> [PAGE EXTRACT]
>>>

Can you please help in solving this question ATCoder ABC127 Task E - Cell Distance . I searched for editorial they all are Japanese and Google Translate is also not good enough

Oh, another boring math problem. I’ll try to make it clear.

First of all, it’s not hard to find that we can deform the formula.

\sum_{i=1}^{K-1}\sum_{j=i+1}^{K}(|x_i-x_j|+|y_i-y_j|) = \sum_{i=1}^{K-1}\sum_{j=i+1}^{K}(|x_i-x_j|) + \sum_{i=1}^{K-1}\sum_{j=i+1}^{K}(|y_i-y_j|)

So if we work out the first sum on the right side of the equation, then obviously we can also work out the second.

If we fix two positions x_{i1,j1} and x_{i_2,j_2} on the chessboard. In this case, there are C_{N*M-2}^{K-2} options.

In other words, |x_{i1,j1} - x_{i2,j2}| appears C_{N*M-2}^{K-2} times.

But enumerating all point pairs is undoubtedly get TLE, so we can enumerate d = |x_{i1,j1}-x_{i2,j2}|,d\in[1,K-1].

Let’s see how many (x_{i1,j1},x_{i2,j2}) is satisfied when d = 1.

Obviously there are M^2*(N-1) species.

Let’s climb step by step:

When d = \alpha, there are \alpha * M^2 * (N-\alpha) species.

So for each d, its contribution to the answer is C_{N*M-2}^{K-2}*d*M^2*(N-d).

Then sum it.

ans = \sum_{d=1}^{K-1}C_{N*M-2}^{K-2}*d*M^2*(N-d) + \sum_{d=1}^{K-1}C_{N*M-2}^{K-2}*d*N^2*(M-d)

ans = \sum_{d=1}^{K-1}C_{N*M-2}^{K-2}*d*(M^2N+MN^2-(M^2+N^2)*d))

ans = C_{N*M-2}^{K-2}*(\frac{k(k-1)}{2}*(M^2N+MN^2)-\frac{k(k-1)(2k-1)}{6}*(M^2+N^2))

My hands are a little sore.

<<<

> [WRITTEN REQUEST 1] Count the lines in the entries that contain the string "type", treating uppercase and lowercase as different, and give only the number.
The forum thread and the entries come from unrelated sources.

> [DATA SUPPLIED]

>>>

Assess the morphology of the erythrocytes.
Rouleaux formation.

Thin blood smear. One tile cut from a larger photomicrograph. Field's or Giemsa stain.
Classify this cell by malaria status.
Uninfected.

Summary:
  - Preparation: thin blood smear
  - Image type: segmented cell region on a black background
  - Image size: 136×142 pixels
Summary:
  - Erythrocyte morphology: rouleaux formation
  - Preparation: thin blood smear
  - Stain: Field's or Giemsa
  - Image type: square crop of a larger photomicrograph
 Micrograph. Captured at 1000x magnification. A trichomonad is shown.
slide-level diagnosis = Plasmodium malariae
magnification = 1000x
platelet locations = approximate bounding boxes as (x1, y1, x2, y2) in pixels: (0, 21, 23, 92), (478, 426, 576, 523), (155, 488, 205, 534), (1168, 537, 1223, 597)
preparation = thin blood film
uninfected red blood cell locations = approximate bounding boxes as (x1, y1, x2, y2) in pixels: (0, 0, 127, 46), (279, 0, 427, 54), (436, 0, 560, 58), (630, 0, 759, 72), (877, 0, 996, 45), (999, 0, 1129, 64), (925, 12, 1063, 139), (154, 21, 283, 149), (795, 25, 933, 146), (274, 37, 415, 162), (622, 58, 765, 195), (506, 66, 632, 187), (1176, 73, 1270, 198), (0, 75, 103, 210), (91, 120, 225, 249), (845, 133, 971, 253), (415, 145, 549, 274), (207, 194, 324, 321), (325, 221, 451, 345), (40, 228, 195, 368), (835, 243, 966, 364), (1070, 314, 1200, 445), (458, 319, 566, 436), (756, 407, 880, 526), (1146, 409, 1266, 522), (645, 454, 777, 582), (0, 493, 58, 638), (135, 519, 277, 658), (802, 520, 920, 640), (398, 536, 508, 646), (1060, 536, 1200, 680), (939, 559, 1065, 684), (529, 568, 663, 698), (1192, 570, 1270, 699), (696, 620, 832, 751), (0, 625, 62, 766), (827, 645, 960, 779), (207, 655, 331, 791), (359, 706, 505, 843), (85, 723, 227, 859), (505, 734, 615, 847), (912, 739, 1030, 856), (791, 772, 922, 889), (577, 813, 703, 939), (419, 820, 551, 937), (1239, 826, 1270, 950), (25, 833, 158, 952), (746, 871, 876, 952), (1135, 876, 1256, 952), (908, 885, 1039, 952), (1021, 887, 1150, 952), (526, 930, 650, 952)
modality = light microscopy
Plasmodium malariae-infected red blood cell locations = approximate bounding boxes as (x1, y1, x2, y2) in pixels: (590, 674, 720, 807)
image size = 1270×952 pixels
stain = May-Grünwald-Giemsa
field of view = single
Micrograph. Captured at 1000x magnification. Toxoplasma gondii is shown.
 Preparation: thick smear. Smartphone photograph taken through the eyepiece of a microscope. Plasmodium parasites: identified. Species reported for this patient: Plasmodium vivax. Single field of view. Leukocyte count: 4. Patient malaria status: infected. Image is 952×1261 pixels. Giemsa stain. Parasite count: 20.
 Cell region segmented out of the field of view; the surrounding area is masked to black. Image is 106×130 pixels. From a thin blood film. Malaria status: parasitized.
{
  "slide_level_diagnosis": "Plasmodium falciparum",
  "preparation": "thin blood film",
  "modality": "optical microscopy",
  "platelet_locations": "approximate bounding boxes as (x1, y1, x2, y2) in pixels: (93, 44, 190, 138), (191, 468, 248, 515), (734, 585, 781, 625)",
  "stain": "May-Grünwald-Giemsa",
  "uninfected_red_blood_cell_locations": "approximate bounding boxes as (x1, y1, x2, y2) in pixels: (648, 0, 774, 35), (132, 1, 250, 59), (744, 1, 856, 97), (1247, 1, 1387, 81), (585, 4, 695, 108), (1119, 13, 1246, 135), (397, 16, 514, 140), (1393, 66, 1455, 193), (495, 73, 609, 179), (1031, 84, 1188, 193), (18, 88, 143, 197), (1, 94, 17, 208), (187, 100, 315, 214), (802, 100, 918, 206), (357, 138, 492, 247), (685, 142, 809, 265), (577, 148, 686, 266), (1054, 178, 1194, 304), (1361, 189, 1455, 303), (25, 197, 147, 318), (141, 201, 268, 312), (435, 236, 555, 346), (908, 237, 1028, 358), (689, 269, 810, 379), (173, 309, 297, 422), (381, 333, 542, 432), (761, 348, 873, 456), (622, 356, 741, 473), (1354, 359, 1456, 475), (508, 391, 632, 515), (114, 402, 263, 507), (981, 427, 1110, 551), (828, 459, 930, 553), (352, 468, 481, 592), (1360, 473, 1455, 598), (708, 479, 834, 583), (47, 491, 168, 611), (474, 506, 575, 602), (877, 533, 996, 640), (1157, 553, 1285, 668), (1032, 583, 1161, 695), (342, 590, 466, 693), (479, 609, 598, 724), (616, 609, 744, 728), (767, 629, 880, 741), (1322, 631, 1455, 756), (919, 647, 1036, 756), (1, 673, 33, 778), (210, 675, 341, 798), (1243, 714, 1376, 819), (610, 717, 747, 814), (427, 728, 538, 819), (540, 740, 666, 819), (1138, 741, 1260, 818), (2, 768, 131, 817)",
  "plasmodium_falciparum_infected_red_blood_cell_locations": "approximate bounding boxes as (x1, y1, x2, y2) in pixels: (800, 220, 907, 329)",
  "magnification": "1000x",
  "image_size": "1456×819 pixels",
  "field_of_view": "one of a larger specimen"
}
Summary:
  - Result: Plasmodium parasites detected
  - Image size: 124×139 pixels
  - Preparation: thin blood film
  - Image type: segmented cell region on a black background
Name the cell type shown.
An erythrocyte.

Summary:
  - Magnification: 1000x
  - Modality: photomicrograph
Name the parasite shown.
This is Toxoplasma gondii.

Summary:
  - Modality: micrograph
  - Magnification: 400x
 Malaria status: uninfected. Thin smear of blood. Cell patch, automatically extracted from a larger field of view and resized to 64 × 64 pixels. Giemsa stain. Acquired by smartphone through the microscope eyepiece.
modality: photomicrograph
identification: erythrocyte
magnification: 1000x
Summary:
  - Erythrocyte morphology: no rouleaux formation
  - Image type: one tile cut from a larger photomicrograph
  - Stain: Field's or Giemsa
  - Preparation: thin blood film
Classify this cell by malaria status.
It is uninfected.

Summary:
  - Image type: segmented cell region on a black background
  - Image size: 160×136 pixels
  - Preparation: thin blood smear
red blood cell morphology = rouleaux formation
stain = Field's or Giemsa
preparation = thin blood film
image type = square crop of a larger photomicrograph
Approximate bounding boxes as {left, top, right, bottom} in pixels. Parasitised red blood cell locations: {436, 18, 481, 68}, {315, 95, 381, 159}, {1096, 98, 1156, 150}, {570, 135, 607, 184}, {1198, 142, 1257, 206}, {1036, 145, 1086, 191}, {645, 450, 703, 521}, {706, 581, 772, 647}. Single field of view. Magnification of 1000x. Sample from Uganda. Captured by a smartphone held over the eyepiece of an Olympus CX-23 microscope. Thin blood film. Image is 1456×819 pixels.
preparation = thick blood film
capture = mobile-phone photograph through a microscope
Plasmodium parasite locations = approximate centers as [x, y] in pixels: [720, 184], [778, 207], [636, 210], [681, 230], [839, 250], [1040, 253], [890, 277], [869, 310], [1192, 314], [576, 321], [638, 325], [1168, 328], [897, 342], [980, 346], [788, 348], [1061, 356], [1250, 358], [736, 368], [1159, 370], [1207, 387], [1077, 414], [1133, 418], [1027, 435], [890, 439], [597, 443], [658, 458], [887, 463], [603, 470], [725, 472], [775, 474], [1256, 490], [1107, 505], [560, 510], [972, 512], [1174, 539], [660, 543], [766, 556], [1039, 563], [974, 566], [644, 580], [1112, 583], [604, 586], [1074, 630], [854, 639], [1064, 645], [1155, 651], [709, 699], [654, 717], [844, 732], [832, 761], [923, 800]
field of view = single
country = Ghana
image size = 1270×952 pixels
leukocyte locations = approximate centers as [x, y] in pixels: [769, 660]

<<<

> [WRITTEN REQUEST 2] Rewrite the forum thread from "Let’s climb step" up to and including "Then sum it.", replacing "contribution" with "share".

> [TASK SOLUTION 1] 7

> [TASK SOLUTION 2]
Let’s climb step by step:

When d = \alpha, there are \alpha * M^2 * (N-\alpha) species.

So for each d, its share to the answer is C_{N*M-2}^{K-2}*d*M^2*(N-d).

Then sum it.